The Group plans to continue to reclassify indicators as requirements are met, considering them during semi-annual in-person meetings and bi-monthly teleconference meetings in between. The next tier reclassification web meetings will take place on 17 January and in early February 2019.

The next in-person IAEG meeting (March or April 2019) is expected to include the final progress review of Tier III indicators to determine whether any should be deleted. These will be included in a “preliminary list of possible deletions, replacements, adjustments and additions” for open consultation between May and July 2019 as part of the first “comprehensive review” of the global indicator framework. A list of 37 indicators under consideration for addition has been prepared.

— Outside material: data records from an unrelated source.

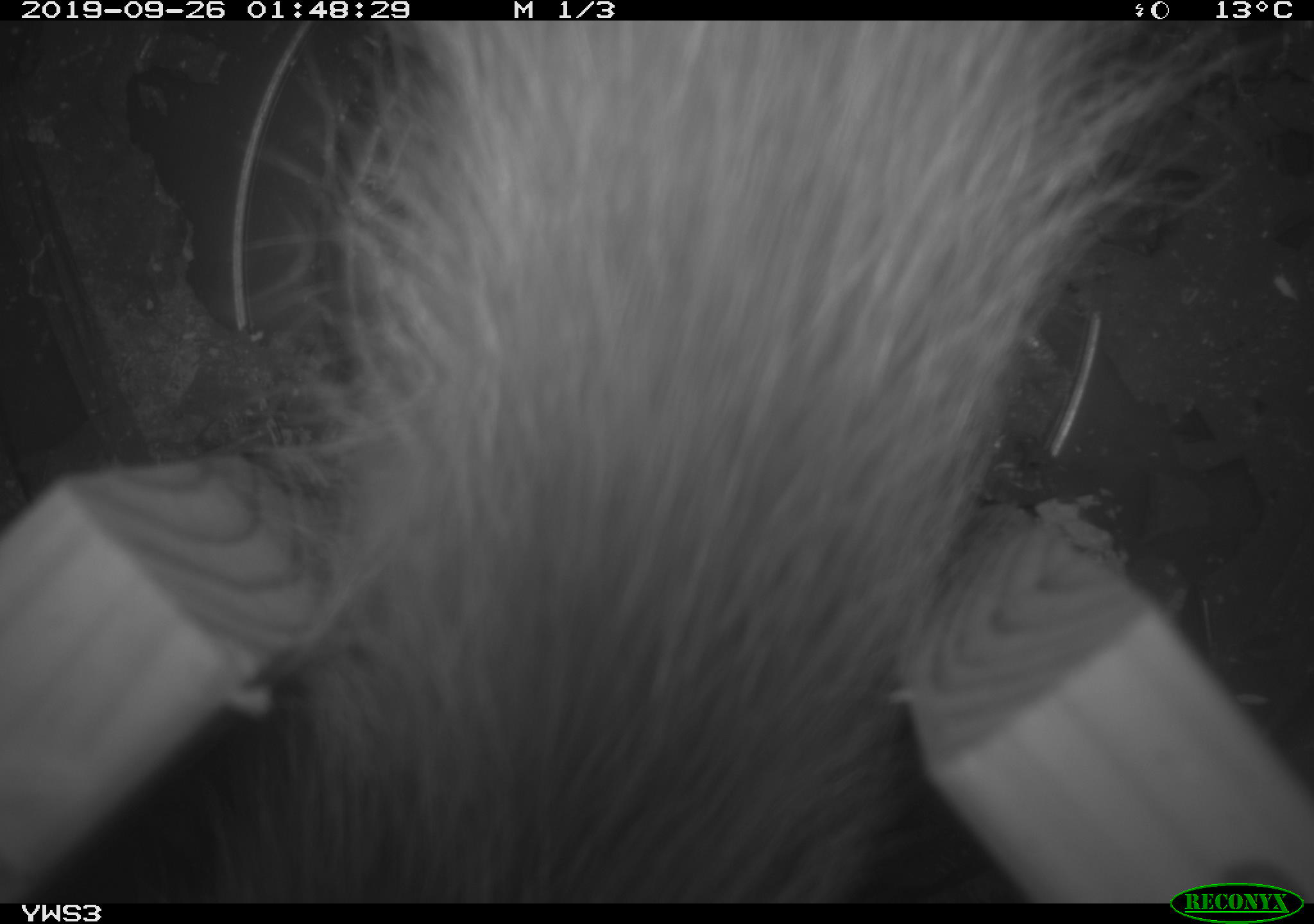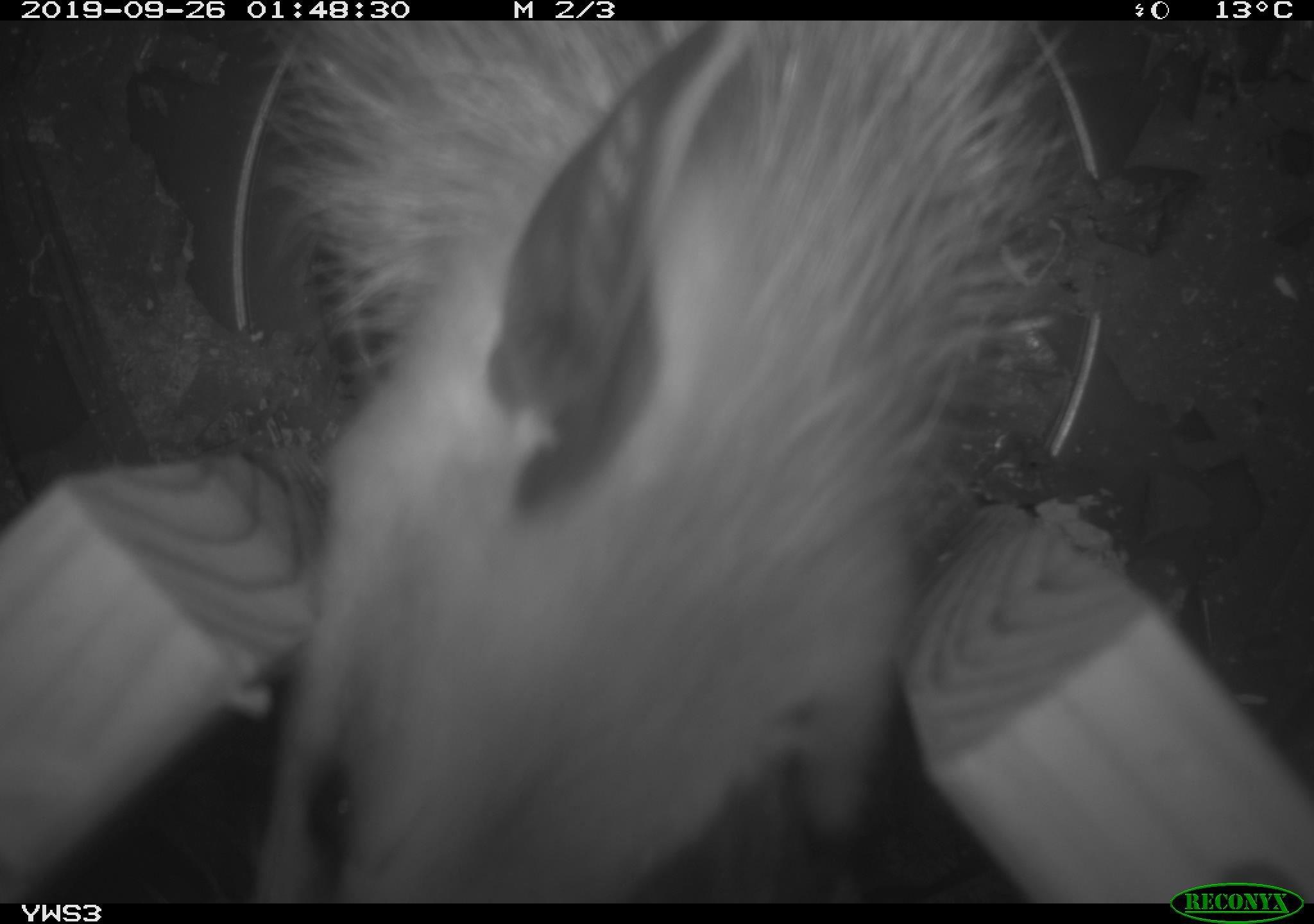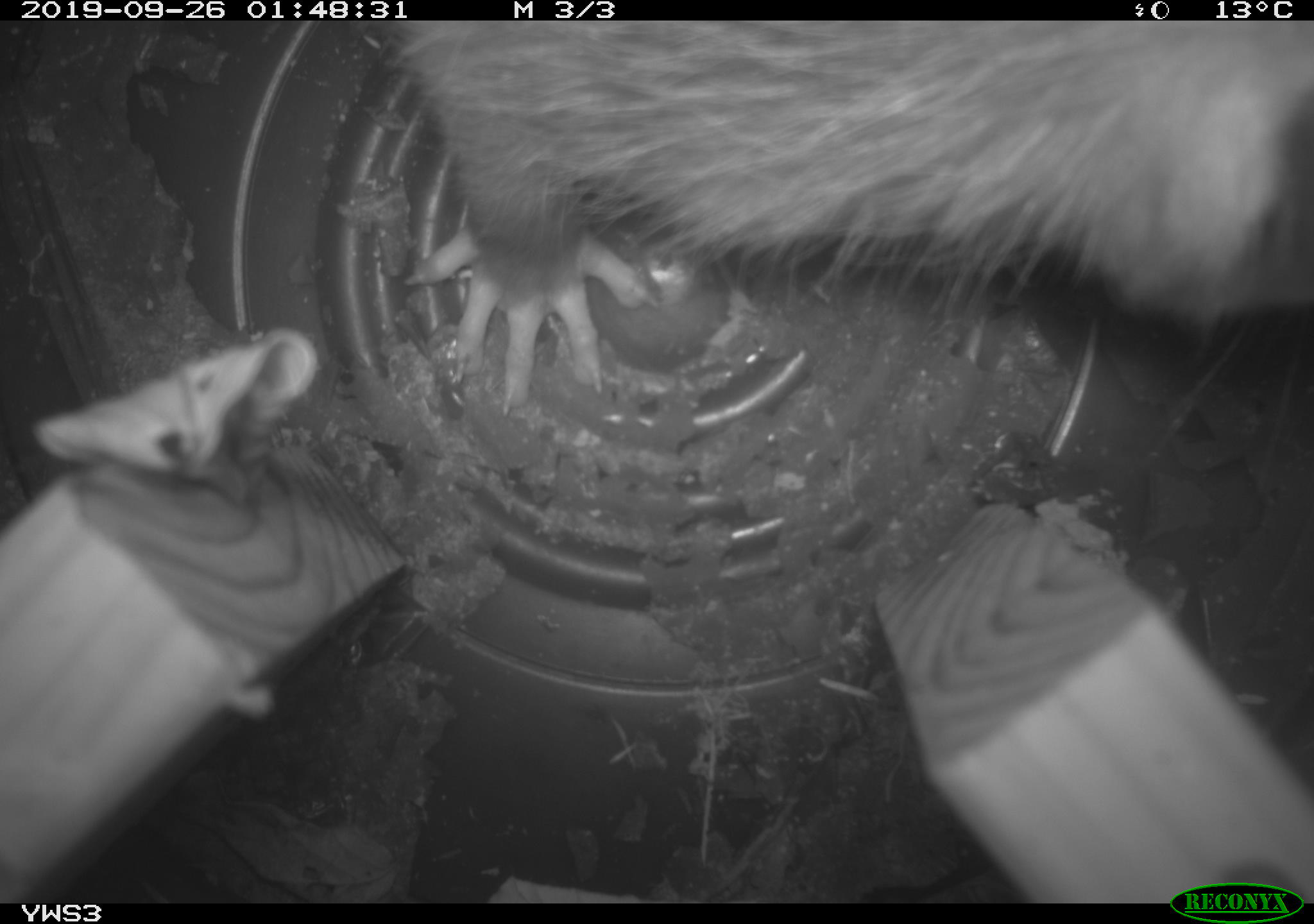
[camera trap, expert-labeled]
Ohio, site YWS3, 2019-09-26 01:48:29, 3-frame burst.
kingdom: Animalia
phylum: Chordata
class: Mammalia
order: Didelphimorphia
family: Didelphidae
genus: Didelphis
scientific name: Didelphis virginiana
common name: virginia opossum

The consultation results will be reviewed by September 2019, and a final proposal will be prepared for consideration by the UN Statistical Commission at its 51st meeting in March 2020. More details on the timeline of the comprehensive review are available here.

IAEG members stressed during the Stockholm meeting that the review should not lead to an additional burden on national statistical work, nor undermine the investments already made in national statistical systems.

The meeting also discussed: a minimum level of data disaggregation for each target and indicator; two proposed proxy indicators (for 11.a.1 and 12.b.1); and the draft guidelines on data flows and global data reporting.